> **Instructions to follow**: Output exactly the lines between the line that contains "What is the distance that" and the last line of the material, counting both.

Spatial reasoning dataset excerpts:
****************
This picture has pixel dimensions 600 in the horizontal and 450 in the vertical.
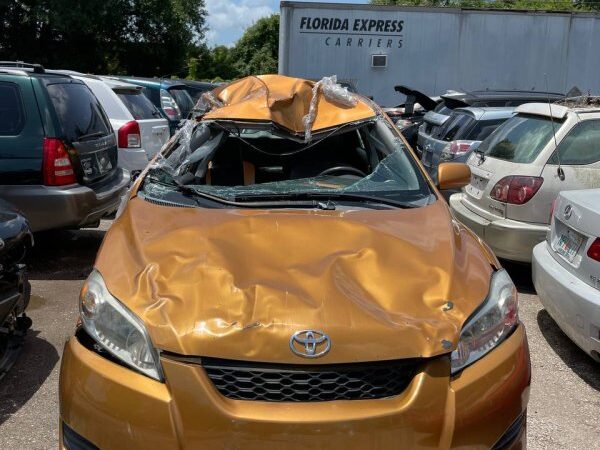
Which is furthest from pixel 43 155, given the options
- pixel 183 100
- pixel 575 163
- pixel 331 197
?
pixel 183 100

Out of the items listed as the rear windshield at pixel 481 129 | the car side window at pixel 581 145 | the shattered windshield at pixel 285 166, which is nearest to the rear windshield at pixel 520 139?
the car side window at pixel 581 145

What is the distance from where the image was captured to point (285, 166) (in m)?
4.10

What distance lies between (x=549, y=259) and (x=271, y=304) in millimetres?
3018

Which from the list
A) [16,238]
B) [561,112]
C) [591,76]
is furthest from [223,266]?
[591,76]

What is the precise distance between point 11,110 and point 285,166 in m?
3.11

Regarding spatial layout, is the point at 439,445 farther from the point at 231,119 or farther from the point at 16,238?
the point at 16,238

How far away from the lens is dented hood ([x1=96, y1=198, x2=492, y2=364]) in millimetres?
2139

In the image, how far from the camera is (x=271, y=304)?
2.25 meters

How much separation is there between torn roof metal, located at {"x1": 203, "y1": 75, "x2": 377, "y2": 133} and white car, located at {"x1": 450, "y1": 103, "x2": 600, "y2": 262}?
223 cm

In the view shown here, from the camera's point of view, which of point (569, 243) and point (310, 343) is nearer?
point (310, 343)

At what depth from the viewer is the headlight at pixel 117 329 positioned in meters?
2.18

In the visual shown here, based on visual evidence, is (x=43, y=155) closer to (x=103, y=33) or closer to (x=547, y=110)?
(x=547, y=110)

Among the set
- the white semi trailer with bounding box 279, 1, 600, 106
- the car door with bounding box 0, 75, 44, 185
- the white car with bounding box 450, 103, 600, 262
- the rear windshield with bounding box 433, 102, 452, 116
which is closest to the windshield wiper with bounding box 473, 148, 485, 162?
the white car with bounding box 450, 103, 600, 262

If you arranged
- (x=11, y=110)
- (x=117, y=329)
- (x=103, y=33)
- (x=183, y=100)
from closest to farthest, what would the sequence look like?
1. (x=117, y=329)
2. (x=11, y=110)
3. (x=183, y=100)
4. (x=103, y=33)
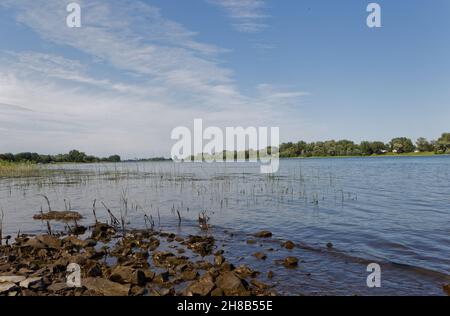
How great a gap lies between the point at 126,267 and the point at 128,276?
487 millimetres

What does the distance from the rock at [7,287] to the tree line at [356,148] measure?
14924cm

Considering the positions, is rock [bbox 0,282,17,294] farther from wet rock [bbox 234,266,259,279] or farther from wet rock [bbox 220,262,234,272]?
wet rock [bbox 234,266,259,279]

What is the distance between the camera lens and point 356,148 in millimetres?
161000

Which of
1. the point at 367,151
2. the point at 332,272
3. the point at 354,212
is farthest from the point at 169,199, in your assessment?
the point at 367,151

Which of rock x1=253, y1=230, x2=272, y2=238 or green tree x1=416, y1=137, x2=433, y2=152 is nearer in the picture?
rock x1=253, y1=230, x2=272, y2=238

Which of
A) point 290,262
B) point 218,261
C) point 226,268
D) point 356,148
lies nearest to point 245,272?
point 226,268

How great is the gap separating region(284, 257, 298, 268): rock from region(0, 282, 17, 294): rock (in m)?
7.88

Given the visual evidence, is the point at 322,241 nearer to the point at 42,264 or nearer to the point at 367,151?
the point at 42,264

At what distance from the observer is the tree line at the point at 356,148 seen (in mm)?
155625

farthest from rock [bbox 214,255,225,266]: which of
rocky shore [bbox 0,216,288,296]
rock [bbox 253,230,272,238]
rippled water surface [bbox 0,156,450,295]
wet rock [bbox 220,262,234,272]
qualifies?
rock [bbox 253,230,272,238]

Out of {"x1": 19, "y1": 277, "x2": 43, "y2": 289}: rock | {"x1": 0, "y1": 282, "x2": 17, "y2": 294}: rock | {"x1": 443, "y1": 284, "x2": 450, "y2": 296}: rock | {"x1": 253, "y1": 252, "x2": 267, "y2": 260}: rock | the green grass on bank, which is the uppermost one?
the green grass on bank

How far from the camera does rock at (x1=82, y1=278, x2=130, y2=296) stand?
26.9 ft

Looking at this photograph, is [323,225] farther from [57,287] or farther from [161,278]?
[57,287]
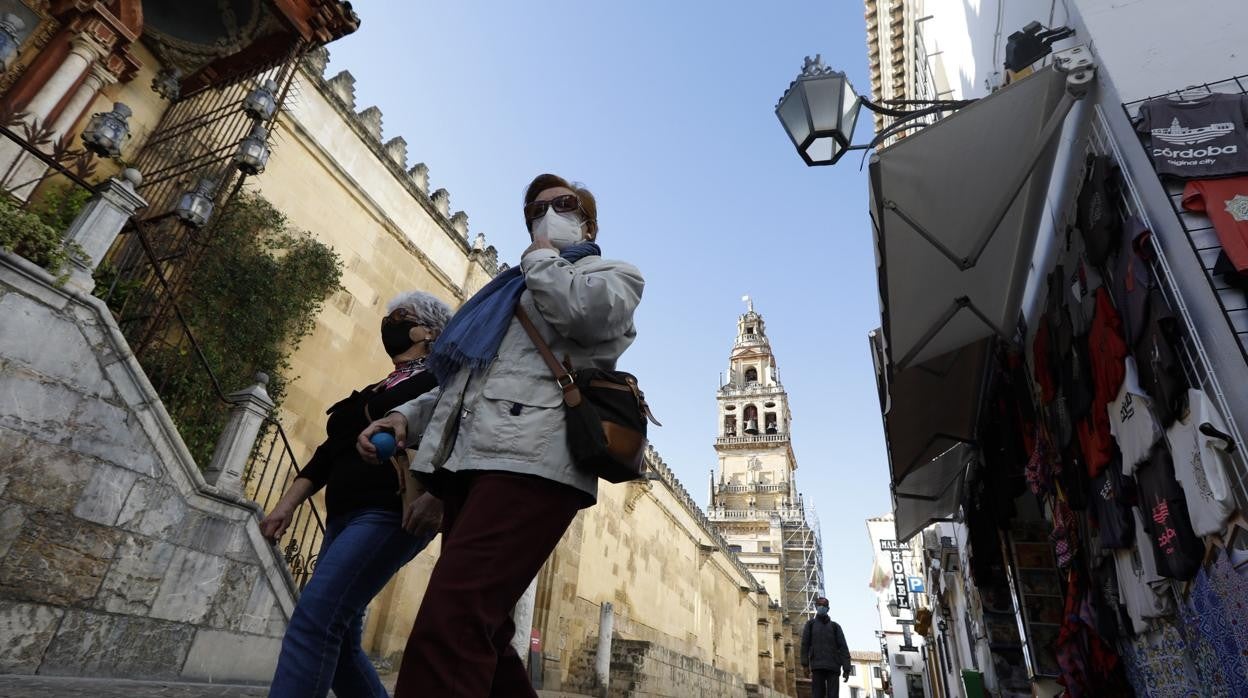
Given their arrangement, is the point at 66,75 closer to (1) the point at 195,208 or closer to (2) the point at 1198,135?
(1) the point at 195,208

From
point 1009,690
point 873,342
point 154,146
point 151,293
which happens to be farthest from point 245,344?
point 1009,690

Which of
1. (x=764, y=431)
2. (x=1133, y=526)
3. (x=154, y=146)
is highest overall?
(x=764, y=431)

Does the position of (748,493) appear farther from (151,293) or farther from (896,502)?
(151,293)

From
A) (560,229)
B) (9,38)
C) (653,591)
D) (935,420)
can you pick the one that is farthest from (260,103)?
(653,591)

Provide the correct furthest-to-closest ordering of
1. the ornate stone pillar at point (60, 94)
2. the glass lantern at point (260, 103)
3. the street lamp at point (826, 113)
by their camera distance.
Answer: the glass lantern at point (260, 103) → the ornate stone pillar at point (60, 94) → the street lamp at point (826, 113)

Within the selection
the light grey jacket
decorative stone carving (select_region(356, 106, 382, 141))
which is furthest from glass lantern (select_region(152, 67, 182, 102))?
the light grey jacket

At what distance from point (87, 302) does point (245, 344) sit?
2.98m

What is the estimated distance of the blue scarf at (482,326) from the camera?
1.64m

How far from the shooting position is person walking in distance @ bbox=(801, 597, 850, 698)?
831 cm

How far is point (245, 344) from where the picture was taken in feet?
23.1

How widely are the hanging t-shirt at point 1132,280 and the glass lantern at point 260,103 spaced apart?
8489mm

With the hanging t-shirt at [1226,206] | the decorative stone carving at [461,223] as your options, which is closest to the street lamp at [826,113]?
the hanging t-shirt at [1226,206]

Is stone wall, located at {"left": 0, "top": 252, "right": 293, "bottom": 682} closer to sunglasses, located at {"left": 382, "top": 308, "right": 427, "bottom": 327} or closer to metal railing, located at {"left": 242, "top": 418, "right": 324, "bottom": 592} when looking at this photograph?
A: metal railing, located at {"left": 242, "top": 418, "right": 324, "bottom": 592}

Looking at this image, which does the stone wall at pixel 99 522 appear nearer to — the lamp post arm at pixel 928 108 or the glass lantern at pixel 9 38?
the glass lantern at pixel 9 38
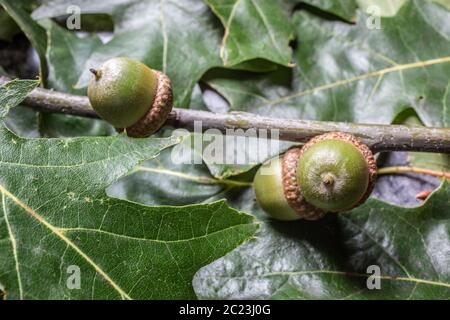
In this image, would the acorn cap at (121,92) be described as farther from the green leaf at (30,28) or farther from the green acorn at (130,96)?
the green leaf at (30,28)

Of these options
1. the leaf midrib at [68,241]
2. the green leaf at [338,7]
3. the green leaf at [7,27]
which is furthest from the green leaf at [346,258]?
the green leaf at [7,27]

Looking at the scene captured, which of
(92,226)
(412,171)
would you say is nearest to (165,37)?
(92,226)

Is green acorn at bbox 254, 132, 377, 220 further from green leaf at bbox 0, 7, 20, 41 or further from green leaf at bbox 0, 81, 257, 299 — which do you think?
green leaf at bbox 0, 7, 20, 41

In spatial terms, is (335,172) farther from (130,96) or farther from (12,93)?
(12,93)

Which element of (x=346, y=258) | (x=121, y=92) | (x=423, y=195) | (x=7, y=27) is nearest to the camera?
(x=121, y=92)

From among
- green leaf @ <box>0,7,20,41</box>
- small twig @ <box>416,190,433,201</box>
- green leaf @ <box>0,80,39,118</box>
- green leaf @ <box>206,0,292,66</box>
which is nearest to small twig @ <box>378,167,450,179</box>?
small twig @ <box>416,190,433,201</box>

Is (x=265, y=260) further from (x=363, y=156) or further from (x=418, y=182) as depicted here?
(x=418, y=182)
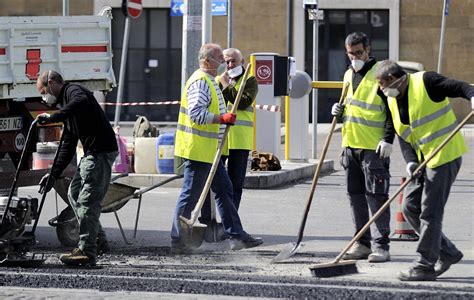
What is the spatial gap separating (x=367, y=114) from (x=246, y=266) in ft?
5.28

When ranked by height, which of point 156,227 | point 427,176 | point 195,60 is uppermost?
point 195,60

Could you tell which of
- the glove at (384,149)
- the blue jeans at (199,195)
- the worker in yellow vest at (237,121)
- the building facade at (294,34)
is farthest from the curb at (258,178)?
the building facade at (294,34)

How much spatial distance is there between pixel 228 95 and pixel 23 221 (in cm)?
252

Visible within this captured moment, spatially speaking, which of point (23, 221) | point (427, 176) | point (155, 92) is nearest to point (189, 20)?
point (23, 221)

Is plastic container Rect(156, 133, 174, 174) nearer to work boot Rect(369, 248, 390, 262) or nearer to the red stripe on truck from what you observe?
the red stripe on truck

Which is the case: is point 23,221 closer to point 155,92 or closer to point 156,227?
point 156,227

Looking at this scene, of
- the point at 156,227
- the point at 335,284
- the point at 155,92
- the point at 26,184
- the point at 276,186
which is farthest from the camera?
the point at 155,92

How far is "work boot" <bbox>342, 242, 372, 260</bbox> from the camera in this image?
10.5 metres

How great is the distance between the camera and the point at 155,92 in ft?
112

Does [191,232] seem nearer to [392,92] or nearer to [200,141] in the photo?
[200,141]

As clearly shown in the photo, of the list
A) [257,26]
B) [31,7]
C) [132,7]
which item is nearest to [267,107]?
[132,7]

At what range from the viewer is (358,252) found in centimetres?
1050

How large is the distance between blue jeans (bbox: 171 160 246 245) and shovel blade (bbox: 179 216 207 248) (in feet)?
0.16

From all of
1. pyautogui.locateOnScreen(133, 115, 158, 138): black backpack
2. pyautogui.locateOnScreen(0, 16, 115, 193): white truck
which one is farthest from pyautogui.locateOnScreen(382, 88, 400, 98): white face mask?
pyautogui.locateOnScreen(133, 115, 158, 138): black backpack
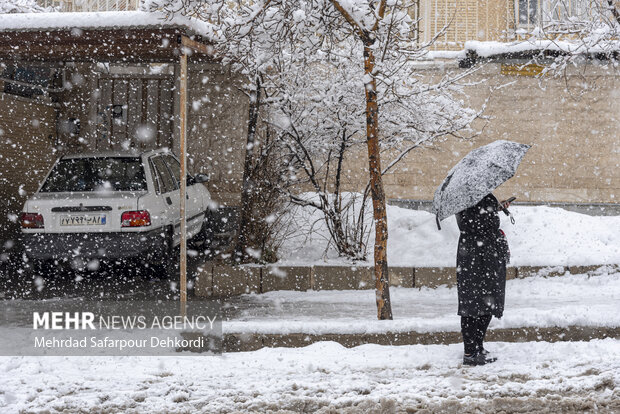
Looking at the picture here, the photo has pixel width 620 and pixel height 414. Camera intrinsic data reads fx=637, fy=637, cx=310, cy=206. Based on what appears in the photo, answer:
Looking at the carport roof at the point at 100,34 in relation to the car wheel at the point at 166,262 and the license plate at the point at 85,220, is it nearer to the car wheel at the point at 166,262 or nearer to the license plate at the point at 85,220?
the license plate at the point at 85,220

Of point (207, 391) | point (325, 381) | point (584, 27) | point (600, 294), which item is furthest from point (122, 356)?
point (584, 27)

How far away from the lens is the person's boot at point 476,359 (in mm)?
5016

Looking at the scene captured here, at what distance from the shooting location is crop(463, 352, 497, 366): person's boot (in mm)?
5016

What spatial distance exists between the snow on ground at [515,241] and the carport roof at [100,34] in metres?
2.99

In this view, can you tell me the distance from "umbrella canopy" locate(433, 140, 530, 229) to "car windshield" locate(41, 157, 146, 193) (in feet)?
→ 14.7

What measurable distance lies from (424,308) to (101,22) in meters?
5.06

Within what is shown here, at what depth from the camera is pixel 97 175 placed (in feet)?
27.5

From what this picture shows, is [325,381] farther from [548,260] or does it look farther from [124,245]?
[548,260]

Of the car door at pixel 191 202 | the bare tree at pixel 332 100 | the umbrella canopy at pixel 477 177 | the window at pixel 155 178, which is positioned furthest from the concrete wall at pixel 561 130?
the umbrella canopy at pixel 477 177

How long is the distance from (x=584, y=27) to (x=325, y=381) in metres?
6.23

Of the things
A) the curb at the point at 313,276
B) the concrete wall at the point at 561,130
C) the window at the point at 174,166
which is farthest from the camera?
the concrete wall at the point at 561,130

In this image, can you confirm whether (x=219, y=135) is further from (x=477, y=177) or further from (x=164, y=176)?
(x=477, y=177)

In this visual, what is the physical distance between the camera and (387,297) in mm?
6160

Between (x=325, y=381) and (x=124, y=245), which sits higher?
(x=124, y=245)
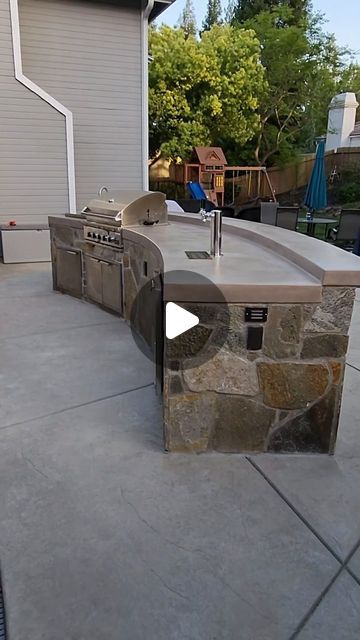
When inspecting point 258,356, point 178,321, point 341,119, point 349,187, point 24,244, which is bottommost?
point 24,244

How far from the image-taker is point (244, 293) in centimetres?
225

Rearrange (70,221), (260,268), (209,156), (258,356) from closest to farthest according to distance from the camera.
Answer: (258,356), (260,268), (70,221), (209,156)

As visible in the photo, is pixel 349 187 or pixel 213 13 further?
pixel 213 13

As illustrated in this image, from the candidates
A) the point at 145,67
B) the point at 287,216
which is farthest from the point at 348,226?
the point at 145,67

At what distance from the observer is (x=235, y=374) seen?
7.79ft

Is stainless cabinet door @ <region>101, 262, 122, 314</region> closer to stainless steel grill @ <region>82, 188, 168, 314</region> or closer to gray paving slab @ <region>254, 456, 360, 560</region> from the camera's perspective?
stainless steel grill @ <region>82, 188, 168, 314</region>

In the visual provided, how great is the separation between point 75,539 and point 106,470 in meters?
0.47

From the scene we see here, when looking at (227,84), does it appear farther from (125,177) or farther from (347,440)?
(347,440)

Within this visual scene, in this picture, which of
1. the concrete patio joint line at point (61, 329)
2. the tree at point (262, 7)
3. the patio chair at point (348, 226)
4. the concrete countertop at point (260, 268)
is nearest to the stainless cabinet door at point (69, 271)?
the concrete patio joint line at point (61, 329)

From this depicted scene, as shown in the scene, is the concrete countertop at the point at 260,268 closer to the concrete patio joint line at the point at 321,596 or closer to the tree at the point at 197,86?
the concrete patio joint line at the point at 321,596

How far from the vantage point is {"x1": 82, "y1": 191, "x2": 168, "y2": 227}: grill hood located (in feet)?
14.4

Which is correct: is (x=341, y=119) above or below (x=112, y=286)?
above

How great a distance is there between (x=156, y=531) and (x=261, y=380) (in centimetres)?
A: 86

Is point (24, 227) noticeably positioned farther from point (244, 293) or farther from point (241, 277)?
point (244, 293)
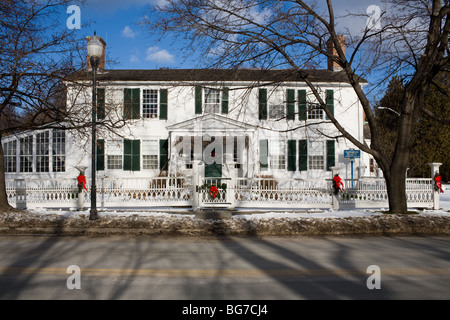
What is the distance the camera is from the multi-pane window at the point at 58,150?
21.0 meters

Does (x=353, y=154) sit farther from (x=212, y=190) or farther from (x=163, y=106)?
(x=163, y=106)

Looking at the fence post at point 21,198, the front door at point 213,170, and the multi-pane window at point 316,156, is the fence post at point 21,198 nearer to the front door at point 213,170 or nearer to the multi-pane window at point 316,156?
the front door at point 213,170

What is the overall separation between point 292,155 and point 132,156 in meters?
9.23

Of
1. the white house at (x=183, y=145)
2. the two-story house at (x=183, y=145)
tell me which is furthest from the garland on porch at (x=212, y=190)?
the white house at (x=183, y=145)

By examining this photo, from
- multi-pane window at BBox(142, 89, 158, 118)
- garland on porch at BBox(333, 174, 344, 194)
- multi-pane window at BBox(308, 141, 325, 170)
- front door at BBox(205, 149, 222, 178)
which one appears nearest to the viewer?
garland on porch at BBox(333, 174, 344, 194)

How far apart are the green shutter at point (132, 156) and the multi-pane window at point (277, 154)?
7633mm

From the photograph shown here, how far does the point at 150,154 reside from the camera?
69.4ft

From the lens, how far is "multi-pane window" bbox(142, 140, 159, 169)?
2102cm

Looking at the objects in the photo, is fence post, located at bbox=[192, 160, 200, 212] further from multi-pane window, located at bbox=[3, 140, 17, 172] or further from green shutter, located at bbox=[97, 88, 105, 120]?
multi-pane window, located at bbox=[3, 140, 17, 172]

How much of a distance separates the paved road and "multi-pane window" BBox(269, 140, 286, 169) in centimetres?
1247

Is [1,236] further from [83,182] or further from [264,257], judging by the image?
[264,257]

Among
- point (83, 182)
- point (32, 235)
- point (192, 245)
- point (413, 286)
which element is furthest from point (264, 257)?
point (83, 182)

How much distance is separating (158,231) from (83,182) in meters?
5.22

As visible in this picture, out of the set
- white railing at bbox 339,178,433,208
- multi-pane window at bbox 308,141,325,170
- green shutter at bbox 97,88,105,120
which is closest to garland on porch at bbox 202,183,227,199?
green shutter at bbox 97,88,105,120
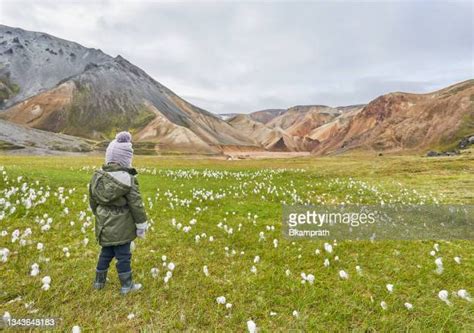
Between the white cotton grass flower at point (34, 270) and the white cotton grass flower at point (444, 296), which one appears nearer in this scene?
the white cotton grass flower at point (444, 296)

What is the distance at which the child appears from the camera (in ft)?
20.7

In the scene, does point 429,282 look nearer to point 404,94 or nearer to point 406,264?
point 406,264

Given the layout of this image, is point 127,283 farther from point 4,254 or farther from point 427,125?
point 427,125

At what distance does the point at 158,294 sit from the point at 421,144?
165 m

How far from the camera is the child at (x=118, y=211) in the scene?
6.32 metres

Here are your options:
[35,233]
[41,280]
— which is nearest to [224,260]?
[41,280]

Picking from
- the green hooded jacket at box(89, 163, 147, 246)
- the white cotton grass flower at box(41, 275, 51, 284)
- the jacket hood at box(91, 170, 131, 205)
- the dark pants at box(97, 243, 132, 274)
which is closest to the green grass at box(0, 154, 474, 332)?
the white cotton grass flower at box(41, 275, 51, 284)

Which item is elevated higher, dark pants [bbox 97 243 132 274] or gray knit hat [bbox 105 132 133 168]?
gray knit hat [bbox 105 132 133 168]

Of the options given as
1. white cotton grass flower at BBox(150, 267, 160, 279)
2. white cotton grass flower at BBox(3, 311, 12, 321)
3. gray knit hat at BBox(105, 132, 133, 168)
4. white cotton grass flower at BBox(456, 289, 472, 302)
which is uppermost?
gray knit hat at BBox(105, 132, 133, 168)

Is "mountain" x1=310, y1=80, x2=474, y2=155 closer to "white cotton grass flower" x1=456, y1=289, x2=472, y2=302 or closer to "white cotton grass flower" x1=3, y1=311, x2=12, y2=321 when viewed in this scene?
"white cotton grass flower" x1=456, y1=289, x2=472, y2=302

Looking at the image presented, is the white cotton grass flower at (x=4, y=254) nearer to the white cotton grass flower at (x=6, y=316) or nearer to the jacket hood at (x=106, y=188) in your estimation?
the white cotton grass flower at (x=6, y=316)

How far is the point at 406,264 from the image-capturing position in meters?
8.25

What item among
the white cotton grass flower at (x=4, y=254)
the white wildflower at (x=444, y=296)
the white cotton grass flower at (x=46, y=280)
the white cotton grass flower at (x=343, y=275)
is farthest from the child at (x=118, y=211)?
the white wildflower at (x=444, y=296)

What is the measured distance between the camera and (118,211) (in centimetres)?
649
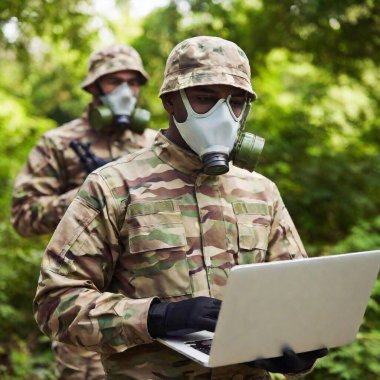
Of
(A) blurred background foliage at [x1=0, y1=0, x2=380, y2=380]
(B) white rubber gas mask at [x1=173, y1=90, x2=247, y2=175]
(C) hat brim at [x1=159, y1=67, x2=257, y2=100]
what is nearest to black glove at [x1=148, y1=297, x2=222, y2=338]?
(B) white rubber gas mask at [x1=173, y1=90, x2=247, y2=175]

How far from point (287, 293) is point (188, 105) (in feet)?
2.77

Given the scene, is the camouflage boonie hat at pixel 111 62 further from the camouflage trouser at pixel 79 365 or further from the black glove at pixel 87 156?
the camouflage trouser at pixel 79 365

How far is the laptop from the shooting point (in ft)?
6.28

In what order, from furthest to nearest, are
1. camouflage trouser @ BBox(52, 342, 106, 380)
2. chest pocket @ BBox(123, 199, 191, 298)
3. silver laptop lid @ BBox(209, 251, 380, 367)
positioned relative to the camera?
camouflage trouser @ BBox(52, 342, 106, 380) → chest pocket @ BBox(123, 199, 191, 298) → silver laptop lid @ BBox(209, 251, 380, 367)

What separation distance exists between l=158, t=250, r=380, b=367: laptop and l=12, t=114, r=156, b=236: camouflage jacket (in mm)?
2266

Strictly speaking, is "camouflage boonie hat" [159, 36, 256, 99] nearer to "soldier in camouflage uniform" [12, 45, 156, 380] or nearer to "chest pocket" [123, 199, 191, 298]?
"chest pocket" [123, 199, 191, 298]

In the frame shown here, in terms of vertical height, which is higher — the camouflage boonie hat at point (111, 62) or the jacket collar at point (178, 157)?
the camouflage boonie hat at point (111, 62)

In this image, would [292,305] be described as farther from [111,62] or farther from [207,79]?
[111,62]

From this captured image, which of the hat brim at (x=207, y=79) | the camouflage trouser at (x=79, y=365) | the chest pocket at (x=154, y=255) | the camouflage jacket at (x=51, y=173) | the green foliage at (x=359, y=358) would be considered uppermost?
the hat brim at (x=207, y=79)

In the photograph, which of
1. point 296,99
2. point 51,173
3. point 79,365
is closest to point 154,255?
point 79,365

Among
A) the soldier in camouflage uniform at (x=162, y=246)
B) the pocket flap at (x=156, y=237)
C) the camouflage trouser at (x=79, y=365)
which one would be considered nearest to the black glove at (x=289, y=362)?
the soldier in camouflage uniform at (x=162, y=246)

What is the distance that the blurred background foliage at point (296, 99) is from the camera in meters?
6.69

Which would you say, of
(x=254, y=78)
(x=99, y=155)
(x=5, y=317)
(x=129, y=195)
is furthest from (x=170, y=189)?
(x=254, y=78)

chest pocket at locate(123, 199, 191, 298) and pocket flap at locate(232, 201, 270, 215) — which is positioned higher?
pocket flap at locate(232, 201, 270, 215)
****************
> **The solution**:
What is the distance that the blurred background foliage at point (296, 99) is from the camera in meters?
6.69

Which would you say, of
(x=254, y=78)
(x=99, y=155)
(x=5, y=317)
(x=129, y=195)
is furthest from (x=170, y=189)?
(x=254, y=78)

chest pocket at locate(123, 199, 191, 298) and pocket flap at locate(232, 201, 270, 215) — which is positioned higher?
pocket flap at locate(232, 201, 270, 215)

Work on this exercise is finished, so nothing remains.